Ray LaMontagne and the Pariah Dogs – God Willin’ & The Creek Don’t Rise. recensione.
La voce di Ray Lamontagne è come il fuoco di un caminetto. Poche parole cantate, anche solo un suo sospiro, e l’ambiente dove lo stiamo ascoltando si scalda immediatamente, fino quasi a sudare.
Dal suo primo album – “Trouble” del 2004 – fino ad oggi la carriera di questo cantautore americano, originario del New England, è stata un continuo crescendo, così che non c’è da stupirsi più di tanto nello scoprire che proprio il disco che stiamo recensendo ha esordito direttamente al 3° posto della classifica americana. E, a dire il vero, dopo averlo ascoltato e riascoltato possiamo serenamente ammettere che tale entusiasmo del pubblico d’oltre oceano è più che giustificato.
Intanto, per registrarlo il nostro Ray si è chiuso in una mega casa, appositamente acquistata per l’occasione, insieme a una nuova band di tutto rispetto (i “Pariah Dogs”) con la quale ha stabilito un feeling magico e palpabile sin dalla prima, ipnotica, “Repo Man”. Il pezzo rappresenta una vera e propria novità, sia per ritmo (uptempo) che per stile (rock blues elettrico) rispetto alla sua produzione precedente ma resterà, ad ogni modo, un caso isolato nell’economia dell’intero album.
Ciò che segue, infatti, suonerà di volta in volta decisamente più intimo, o radiofonicamente più accattivante.
Fra le canzoni appartenenti al primo genere non si può non citare “New York City’s killing me”, ballata struggente dalla quale emerge il desiderio di fuggire dalla Grande Mela per raggiungere lidi meno nevrotici e soprattutto l’amore che lo attende. Sinuosa e malinconica, invece, la semi-bossa (ma in stile decisamente Nashville) di “This love is over”, didascalicamente dedicata alla fine di un rapporto sentimentale.

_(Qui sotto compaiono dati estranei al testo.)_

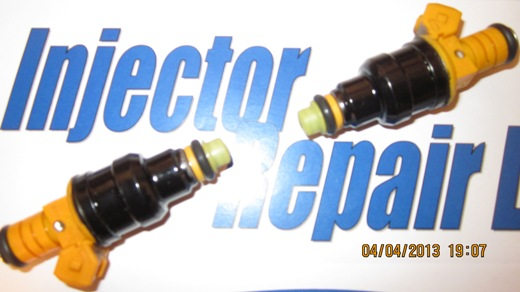 Refurbished fuel injectors after cleaning and flow testing with all new parts.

Venendo invece alle melodie più orecchiabili (che nel caso di specie non significa mai “sell out”) in prima fila troviamo certamente il singolo apripista “Beg steal or borrow” (midtempo in cui è ben sintetizzato lo stile “Lamontagniano”), la melodica “Old before your time” (verosimilmente riferita alla sua precoce maturazione dopo l’abbandono paterno, sin da bambino) e la freschissima “For the summer”(country, con tanto di steel guitar a cesellarne le sinuose curve) che giustifica, in parte, l’uscita del disco in pieno agosto.
Capitolo a sé, infine, l’autarchica (solo voce, chitarra acustica e soprattutto armonica) e Dylanesca “Like Rock and Roll and the radio”, che lascia il segno per bellezza ed intensità.

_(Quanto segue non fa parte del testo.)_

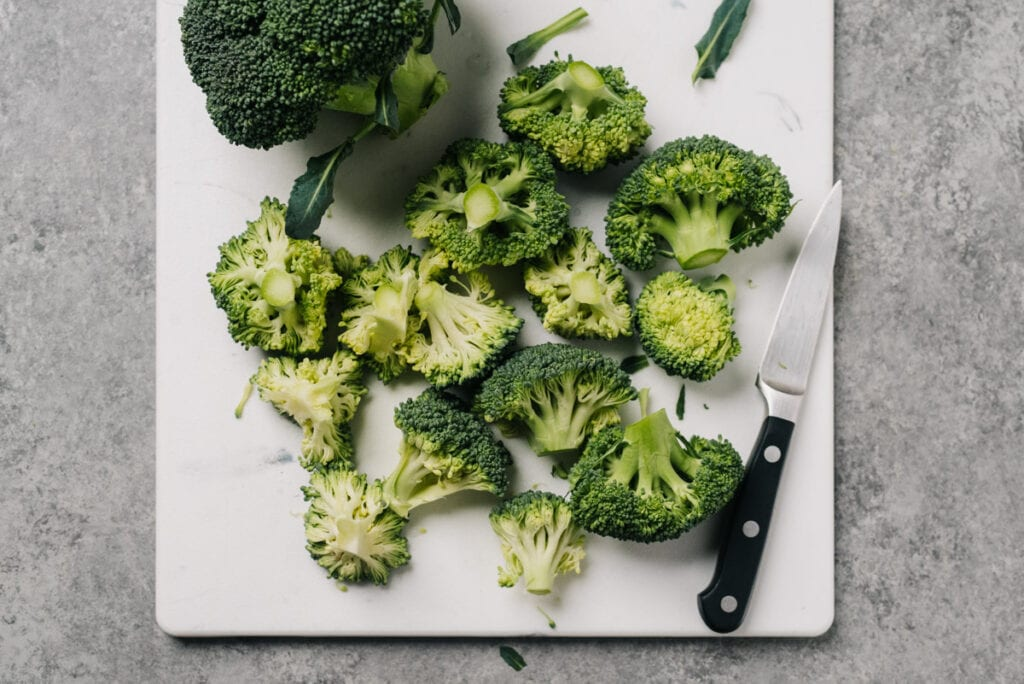 A head of broccoli trimmed down to florets on a cutting board with a paring knife.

Riassumendo: invitiamo tutti coloro che non conoscono ancora Lamontagne a colmare il gap col passato (magari cominciando dall’affascinante 3° disco, “Gossip in the grain”) qualora dall’ascolto di questo “God’s willin’…” risultassero piacevolmente estasiati, come chi vi scrive. Per chi invece ha già imparato a riscaldarsi (…acusticamente) il cuore presso il sopra citato focolare, non abbia timore e continui pure a seguirlo in questa nuova ed affascinate avventura discografica.